A bill introduced in the House would grant the President the power to declare an “energy emergency,” during which large price increases in a defined geographic market would be unlawful. During this designated time period, wholesalers and retailers would be banned from charging unconscionably excessive” prices, where “the seller is exploiting the circumstances related to an energy emergency to increase prices unreasonably.” [our emphasis] These terms are highly subjective, granting lots of discretion to the Federal Trade Commission (FTC) over how to effectively cap prices. The legislation promises the FTC will “take into account” whether the offending price “grossly exceeds” the average price the seller charged in the preceding month, or the price charged by other sellers in the area. This sounds like a blank check for the FTC to use whichever benchmark it chooses.

Politicians react to gasoline prices because the quantity demanded is not very responsive to prices in the short run. Thus, when prices rise because of a demand surge or a shock to production or distribution, the immediate consequence is only a small secondary increase in the quantity supplied, a slight mitigation in the quantity demanded, and a large transfer of income from numerous consumers (also called voters) to far fewer producers. And because these producers are not farmers (culturally admired) but oil companies (culturally despised ever since Standard Oil) voters and politicians react.

The first reaction is to blame OPEC. Officials and the public largely blamed OPEC and the “oil embargo” for the 1970s “oil shock.” OPEC was originally blamed last fall when gasoline prices started to increase. Prices continued to increase, and elections are on the horizon, so blaming companies for “price gouging” is now the response of the day.

The good news is that the direct price controls of the past appear to be dead and buried. Even though the public and officials blame the 1970s gas lines and rationing on OPEC and the “embargo,” economists have concluded that our troubles were the result of price controls imposed by President Nixon on large oil companies leading to significant shortages.

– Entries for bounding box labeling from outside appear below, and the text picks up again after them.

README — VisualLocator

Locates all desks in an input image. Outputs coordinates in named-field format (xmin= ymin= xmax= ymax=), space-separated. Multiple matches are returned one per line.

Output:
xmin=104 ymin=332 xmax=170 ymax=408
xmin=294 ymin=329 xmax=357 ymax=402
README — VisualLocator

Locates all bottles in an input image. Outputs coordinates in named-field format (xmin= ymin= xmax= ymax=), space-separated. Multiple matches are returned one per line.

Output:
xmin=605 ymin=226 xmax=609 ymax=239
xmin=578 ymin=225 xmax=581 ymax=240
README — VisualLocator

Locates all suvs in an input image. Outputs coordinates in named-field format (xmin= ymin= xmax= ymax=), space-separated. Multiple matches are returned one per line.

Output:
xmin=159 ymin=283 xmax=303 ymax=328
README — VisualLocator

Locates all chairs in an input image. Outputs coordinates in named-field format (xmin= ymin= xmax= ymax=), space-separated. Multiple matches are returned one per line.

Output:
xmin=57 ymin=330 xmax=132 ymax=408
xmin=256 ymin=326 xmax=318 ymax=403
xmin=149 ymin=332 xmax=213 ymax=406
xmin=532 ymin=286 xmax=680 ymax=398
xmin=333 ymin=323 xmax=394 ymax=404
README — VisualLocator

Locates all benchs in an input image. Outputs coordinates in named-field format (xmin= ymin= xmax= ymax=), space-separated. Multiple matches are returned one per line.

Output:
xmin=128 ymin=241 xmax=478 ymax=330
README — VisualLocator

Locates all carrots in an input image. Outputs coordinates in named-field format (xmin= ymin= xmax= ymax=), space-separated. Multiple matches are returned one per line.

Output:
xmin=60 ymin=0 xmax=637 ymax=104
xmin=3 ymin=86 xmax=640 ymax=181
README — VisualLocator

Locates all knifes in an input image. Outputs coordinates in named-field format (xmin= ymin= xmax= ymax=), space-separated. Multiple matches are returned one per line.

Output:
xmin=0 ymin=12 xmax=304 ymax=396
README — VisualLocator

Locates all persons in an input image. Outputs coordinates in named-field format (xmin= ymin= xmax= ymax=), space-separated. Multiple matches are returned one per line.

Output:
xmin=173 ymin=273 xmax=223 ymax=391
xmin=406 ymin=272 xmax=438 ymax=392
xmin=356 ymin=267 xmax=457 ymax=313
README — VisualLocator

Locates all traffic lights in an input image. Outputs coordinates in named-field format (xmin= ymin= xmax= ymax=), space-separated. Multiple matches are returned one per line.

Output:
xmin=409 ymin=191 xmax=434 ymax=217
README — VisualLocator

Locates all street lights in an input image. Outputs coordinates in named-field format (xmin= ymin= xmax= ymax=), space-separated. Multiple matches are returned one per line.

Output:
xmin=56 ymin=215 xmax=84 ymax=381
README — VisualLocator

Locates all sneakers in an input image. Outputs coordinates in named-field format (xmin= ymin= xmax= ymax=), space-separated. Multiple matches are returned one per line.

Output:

Congress also appears to have learned that real price controls are a terrible idea. Tasking the FTC with investigating mischief in the price-setting process is instead the bipartisan preferred solution of late. After Hurricane Katrina reduced oil production in the Gulf of Mexico, the Republican-controlled House passed anti-price gouging legislation in October 2005. The bill gave the Federal Trade Commission the power to define price gouging and empowered the agency to impose fines of $11,000 a day on companies found to be gouging the public. The bill got 57 votes in the Senate but failed to get the 60 required to overcome the filibuster. In 2006, despite the failure of the legislation, the FTC issued a report that found that the post-Katrina price increases were not the result of price manipulation.

The current Democratic proposal can be seen as the most recent instance of this, by now, standard political response. It may pass the House but will surely die in the Senate as in 2005. The FTC probably will issue a report, especially now that the commission has a Democratic majority in place. And the majority will be under pressure to blame the oil companies. We predict an interesting conflict between the staff and the commissioners about the content of the report. If it is not as economically sound as the 2006 report, that will signal a sad loss of intellectual integrity on the part of the staff, but the hopeful outcome is that the FTC will stop there and direct price controls remain off the agenda.

If passed, of course, anti-price gouging laws such as this would introduce new uncertainty for wholesalers and retailers. They would face the additional legal prospect of having to prove a demand surge was a mitigating factor for increasing prices and are only offered an affirmative defense if they can show that their price hike is the result of a cost explosion. On the margin, these additional threats would likely suppress price hikes somewhat, leading to some of the shortage effects and inefficiencies during emergencies we have previously discussed. Given the context of an already-tumultuous energy squeeze, though, this bill should be understood as an effort by politicians to “do something” on gas prices. History shows that “something” could be worse still.